Stored data entries
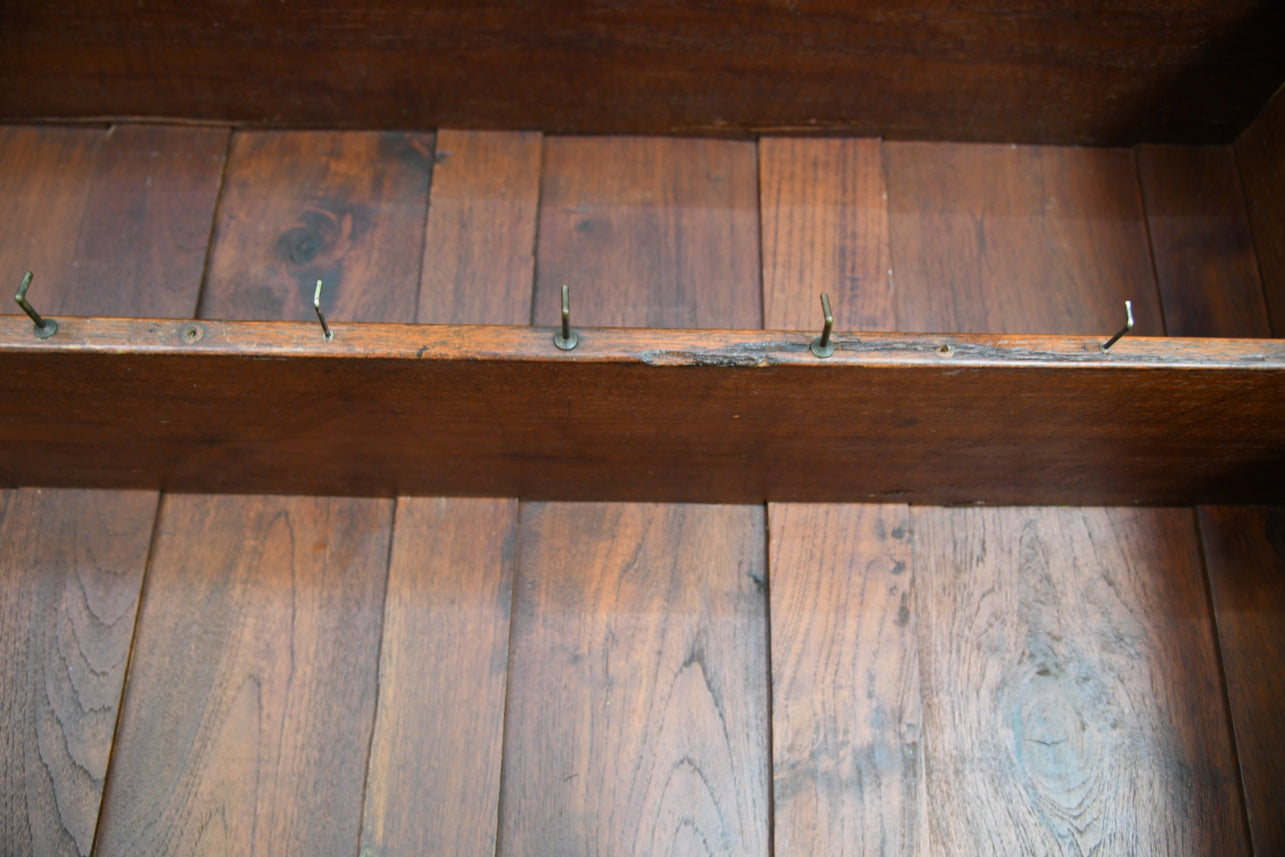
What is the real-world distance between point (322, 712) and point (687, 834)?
396 mm

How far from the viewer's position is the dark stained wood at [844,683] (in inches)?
43.7

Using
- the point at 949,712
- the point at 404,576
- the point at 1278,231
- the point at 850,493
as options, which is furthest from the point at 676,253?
the point at 1278,231

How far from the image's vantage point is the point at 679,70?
1.30 metres

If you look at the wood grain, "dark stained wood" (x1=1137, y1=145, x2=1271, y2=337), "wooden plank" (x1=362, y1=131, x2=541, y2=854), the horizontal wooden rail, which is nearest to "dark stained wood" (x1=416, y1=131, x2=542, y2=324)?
"wooden plank" (x1=362, y1=131, x2=541, y2=854)

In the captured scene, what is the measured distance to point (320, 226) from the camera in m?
1.32

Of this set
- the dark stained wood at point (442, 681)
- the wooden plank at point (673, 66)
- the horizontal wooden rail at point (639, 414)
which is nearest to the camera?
the horizontal wooden rail at point (639, 414)

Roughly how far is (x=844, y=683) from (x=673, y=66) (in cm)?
72

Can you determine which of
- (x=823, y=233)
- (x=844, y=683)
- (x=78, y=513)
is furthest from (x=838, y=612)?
(x=78, y=513)

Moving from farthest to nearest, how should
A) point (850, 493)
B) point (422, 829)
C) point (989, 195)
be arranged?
point (989, 195)
point (850, 493)
point (422, 829)

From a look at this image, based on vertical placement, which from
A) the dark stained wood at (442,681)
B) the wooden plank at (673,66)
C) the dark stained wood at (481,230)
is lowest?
the dark stained wood at (442,681)

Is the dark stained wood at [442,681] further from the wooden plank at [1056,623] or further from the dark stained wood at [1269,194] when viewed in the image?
the dark stained wood at [1269,194]

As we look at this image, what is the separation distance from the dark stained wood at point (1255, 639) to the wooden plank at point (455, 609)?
0.77m

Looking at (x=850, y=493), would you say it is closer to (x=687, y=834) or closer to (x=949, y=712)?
(x=949, y=712)

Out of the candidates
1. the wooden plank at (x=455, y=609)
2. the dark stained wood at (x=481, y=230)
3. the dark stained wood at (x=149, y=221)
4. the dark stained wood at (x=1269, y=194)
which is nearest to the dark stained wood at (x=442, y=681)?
the wooden plank at (x=455, y=609)
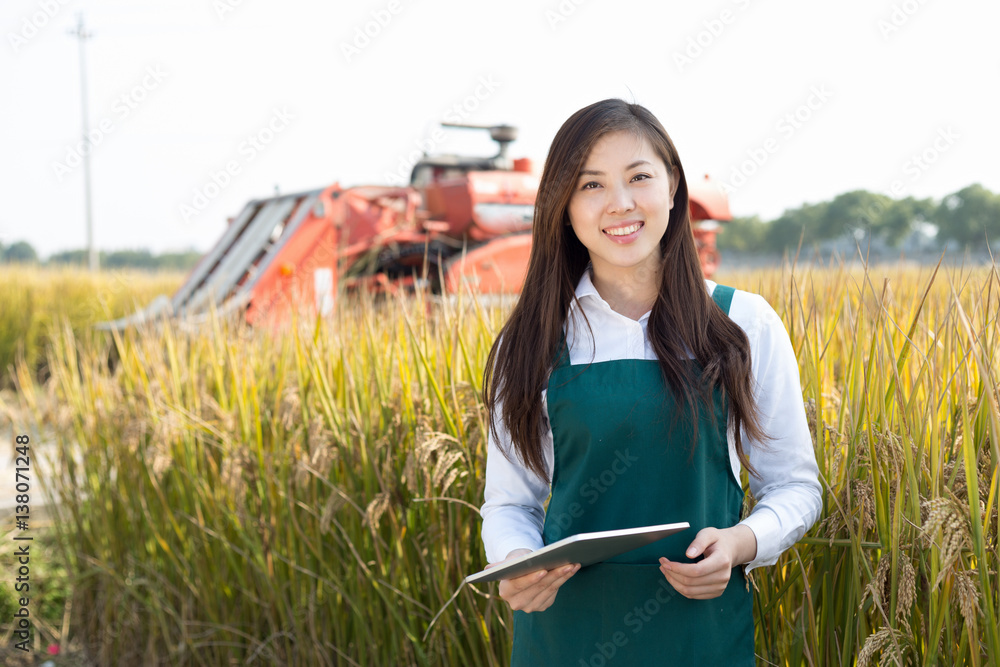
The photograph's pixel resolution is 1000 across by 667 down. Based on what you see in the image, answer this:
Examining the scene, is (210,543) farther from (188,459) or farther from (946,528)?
(946,528)

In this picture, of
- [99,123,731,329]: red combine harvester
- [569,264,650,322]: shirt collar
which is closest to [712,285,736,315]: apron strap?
[569,264,650,322]: shirt collar

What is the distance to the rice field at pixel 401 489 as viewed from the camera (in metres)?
1.22

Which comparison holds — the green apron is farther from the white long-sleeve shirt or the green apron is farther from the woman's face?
the woman's face

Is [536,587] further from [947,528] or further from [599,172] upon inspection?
[599,172]

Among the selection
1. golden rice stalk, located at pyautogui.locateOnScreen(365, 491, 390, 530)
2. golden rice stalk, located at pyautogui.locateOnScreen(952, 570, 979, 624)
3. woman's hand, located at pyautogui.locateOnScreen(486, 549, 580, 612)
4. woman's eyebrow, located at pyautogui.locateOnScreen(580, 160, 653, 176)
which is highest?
woman's eyebrow, located at pyautogui.locateOnScreen(580, 160, 653, 176)

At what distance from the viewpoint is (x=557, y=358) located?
1.32 m

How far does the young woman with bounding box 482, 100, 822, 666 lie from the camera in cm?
121

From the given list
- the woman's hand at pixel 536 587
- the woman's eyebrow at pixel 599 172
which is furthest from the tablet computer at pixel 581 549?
the woman's eyebrow at pixel 599 172

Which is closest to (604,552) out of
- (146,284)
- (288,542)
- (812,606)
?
(812,606)

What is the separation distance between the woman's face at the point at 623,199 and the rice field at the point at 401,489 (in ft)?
1.30

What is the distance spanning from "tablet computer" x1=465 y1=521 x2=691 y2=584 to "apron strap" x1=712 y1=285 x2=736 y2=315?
44 cm

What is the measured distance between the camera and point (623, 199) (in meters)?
1.27

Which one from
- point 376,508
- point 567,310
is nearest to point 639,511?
point 567,310

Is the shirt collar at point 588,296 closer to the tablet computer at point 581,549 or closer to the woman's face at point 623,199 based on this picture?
the woman's face at point 623,199
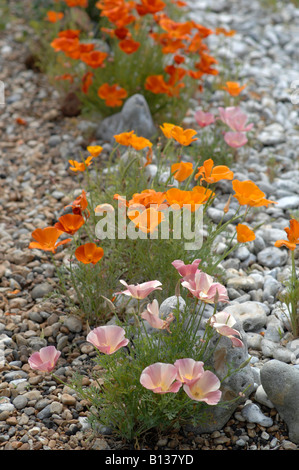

TASK TO CARRY OUT: Echo back all the records above word for word, leaving out the pictures.

SOLUTION BELOW:
What is the real-world distance between point (322, 712) and point (687, 834)?
396 mm

How far from the viewer's position is the dark stained wood at [844,683] (in inches)?
43.7

Using
- the point at 949,712
- the point at 404,576
- the point at 1278,231
- the point at 850,493
as options, which is furthest from the point at 676,253?
the point at 1278,231

How far from the image's vantage point is the point at 679,70?
1.30 metres

If you look at the wood grain, "dark stained wood" (x1=1137, y1=145, x2=1271, y2=337), "wooden plank" (x1=362, y1=131, x2=541, y2=854), the horizontal wooden rail, which is nearest to "dark stained wood" (x1=416, y1=131, x2=542, y2=324)?
"wooden plank" (x1=362, y1=131, x2=541, y2=854)

In the captured scene, what is the measured distance to point (320, 226) from the camera in m?
1.32

Of this set
- the dark stained wood at point (442, 681)
- the wooden plank at point (673, 66)
- the horizontal wooden rail at point (639, 414)
which is nearest to the camera?
the horizontal wooden rail at point (639, 414)

Roughly how far is (x=844, y=683) from (x=673, y=66) (in cm)?
72

Can you determine which of
- (x=823, y=233)
- (x=844, y=683)
- (x=78, y=513)
is furthest from (x=838, y=612)?
(x=78, y=513)

Moving from farthest to nearest, how should
A) point (850, 493)
B) point (422, 829)
C) point (989, 195)
be arranged?
point (989, 195)
point (850, 493)
point (422, 829)

From a look at this image, based on vertical placement, which from
A) the dark stained wood at (442,681)
B) the wooden plank at (673,66)
C) the dark stained wood at (481,230)
is lowest?
the dark stained wood at (442,681)

Is the dark stained wood at [442,681] further from the wooden plank at [1056,623] or further from the dark stained wood at [1269,194] when viewed in the image?
the dark stained wood at [1269,194]

As we look at this image, what is the separation distance from the dark stained wood at point (1255, 639) to the wooden plank at point (455, 609)?
0.77m

Looking at (x=850, y=493), would you say it is closer to (x=687, y=834) or closer to (x=949, y=712)?
(x=949, y=712)

Out of the candidates
1. the wooden plank at (x=455, y=609)
2. the dark stained wood at (x=481, y=230)
3. the dark stained wood at (x=149, y=221)
4. the dark stained wood at (x=1269, y=194)
which is nearest to the dark stained wood at (x=442, y=681)?
the wooden plank at (x=455, y=609)
The photograph's pixel resolution is 1000 across by 667 down. Based on what you see in the image, answer this:
Examining the scene, is (210,543) farther from (188,459) or farther from (946,528)?
(946,528)

In this picture, of
- [99,123,731,329]: red combine harvester
- [569,264,650,322]: shirt collar
which is closest to [712,285,736,315]: apron strap?
[569,264,650,322]: shirt collar

What is the distance to the rice field at pixel 401 489 as viewed from the camera (in metres)?
1.22

Which comparison holds — the green apron is farther from the white long-sleeve shirt or the green apron is farther from the woman's face?
the woman's face

Is [536,587] further from [947,528] or further from [599,172] upon inspection?
[599,172]

Among the selection
1. golden rice stalk, located at pyautogui.locateOnScreen(365, 491, 390, 530)
2. golden rice stalk, located at pyautogui.locateOnScreen(952, 570, 979, 624)
3. woman's hand, located at pyautogui.locateOnScreen(486, 549, 580, 612)
4. woman's eyebrow, located at pyautogui.locateOnScreen(580, 160, 653, 176)
which is highest?
woman's eyebrow, located at pyautogui.locateOnScreen(580, 160, 653, 176)

At what distance from the viewpoint is (x=557, y=358) located?
1.32 m

How far does the young woman with bounding box 482, 100, 822, 666 lie from the camera in cm?
121

From the given list
- the woman's hand at pixel 536 587
- the woman's eyebrow at pixel 599 172
which is furthest from the tablet computer at pixel 581 549?
the woman's eyebrow at pixel 599 172

Which is closest to (604,552) out of
- (146,284)
- (288,542)
- (812,606)
?
(812,606)

What is the separation distance between the woman's face at the point at 623,199 and the rice field at the point at 401,489 (in ft)?
1.30

What is the distance spanning from "tablet computer" x1=465 y1=521 x2=691 y2=584 to "apron strap" x1=712 y1=285 x2=736 y2=315?
44 cm

What is the measured distance between the camera and point (623, 199) (in meters)?
1.27

Which one from
- point 376,508
- point 567,310
is nearest to point 639,511?
point 567,310

Is the shirt collar at point 588,296 closer to the tablet computer at point 581,549 or closer to the woman's face at point 623,199 based on this picture?
the woman's face at point 623,199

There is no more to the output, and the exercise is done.